TASKS AND EXERCISES:
(a) Answer these questions from the text on news and propaganda, one line each, marked (i), (ii), (iii):
(i) What honorary additional duty did the writer once hold at a newspaper?
(ii) Which government did the Governor-General remove in 1975?
(iii) With whom did Sir John Kerr correspond for months before that removal?
(b) Revise the text on news and propaganda from "Long ago I worked" to "happening around them.", changing "cadet reporters" to "trainee journalists".
(c) Summarize the text on news and propaganda in two sentences.

SOURCE TEXT:

Is it news? Or is it propaganda?
If it’s propaganda, what is it trying to achieve?
Living in Australia at the moment these are important questions.
Long ago I worked at a newspaper. One job I had for a time (an honorary additional duty, actually) was to mentor cadet reporters. A thing I liked to do during our little “lectures” was to compare the different treatments given to news stories by different newspapers and media outlets. This was, and is, a very instructive and helpful exercise, not only for journalists but for anybody who wants a better understanding of events and pseudo-events happening around them.
These days I seldom read physical newspapers anymore, but I remain a keen and skeptical observer of the media. Today’s headlines brought the issue of bias very sharply into focus for me. Two stories, in particular, demonstrate my point.
The first is the release of the so-called “Palace letters” relating to the Governor-General’s removal of the Whitlam Labor Government in 1975, and the second is the discovery that two people with the Covid-19 virus in Victoria also attended a Black Lives Matter rally.
The “Palace letters”
As far as the Palace letters are concerned we know a few things for sure. We know that Buckingham Palace (that’s the Queen and her staff) have resisted the release of these documents over many years, arguing that they were “personal”. That’s always seemed an odd argument, so many people assumed there was something the British wanted to hide. We now know for sure that the then Governor-General, Sir John Kerr, corresponded extensively with the Queen’s private secretary for months before he took the radical step of removing Australia’s elected government. It was a two-way correspondence in which the removal of the government was discussed and in which Kerr revealed his fear that, if he didn’t act first, Prime Minister Whitlam might have sought to have the Governor-General removed first.
All these facts, added up, appear to paint a picture of the Palace being deeply involved in the events.

GIVEN DATA:
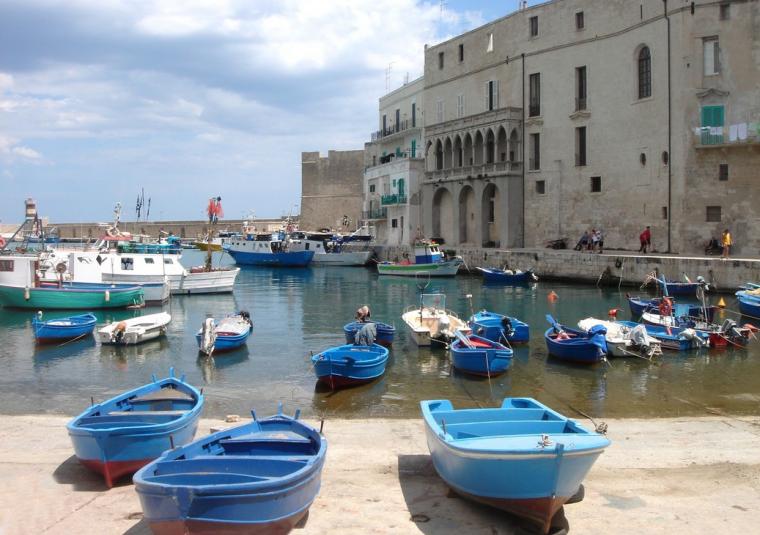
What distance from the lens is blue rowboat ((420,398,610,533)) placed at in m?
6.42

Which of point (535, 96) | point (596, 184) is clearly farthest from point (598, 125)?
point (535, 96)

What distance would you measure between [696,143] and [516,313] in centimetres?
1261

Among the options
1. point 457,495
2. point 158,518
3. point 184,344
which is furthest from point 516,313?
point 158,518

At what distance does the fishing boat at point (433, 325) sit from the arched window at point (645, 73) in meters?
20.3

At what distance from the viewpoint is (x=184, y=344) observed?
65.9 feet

==

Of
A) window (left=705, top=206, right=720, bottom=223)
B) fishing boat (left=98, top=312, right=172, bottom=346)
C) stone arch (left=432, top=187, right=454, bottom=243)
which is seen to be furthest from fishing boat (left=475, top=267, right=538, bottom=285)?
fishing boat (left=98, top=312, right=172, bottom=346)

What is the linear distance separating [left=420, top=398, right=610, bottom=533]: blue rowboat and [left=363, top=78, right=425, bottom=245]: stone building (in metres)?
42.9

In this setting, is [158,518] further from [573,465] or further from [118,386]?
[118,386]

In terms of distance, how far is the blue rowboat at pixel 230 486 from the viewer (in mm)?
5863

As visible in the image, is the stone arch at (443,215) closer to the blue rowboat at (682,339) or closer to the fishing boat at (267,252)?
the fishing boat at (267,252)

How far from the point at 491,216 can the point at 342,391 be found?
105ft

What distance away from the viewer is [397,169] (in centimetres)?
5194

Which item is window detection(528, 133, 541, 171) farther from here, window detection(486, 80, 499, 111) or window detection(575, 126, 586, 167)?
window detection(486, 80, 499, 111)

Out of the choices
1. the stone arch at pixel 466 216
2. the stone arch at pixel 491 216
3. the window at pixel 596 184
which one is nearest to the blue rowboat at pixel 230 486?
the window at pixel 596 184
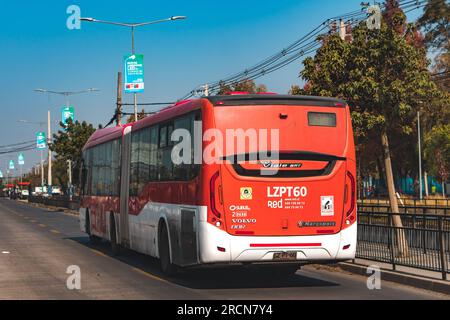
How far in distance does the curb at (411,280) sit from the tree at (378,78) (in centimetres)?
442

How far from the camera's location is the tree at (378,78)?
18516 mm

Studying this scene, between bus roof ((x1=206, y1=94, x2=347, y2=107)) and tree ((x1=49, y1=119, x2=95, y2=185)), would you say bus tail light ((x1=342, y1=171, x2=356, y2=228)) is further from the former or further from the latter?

PER-TASK OUTPUTS:
(a)
(i) Mentoring cadet reporters.
(ii) The Whitlam Labor Government.
(iii) The Queen's private secretary.

(b)
Long ago I worked at a newspaper. One job I had for a time (an honorary additional duty, actually) was to mentor trainee journalists. A thing I liked to do during our little “lectures” was to compare the different treatments given to news stories by different newspapers and media outlets. This was, and is, a very instructive and helpful exercise, not only for journalists but for anybody who wants a better understanding of events and pseudo-events happening around them.

(c) A writer who once mentored cadet reporters by comparing how different outlets treated news stories remains a skeptical media observer and points to two current stories that show bias: the release of the "Palace letters" and the finding that two people with Covid-19 in Victoria attended a Black Lives Matter rally. The letters show that Governor-General Sir John Kerr corresponded extensively with the Queen's private secretary for months before removing the Whitlam Labor Government, which appears to paint a picture of the Palace being deeply involved.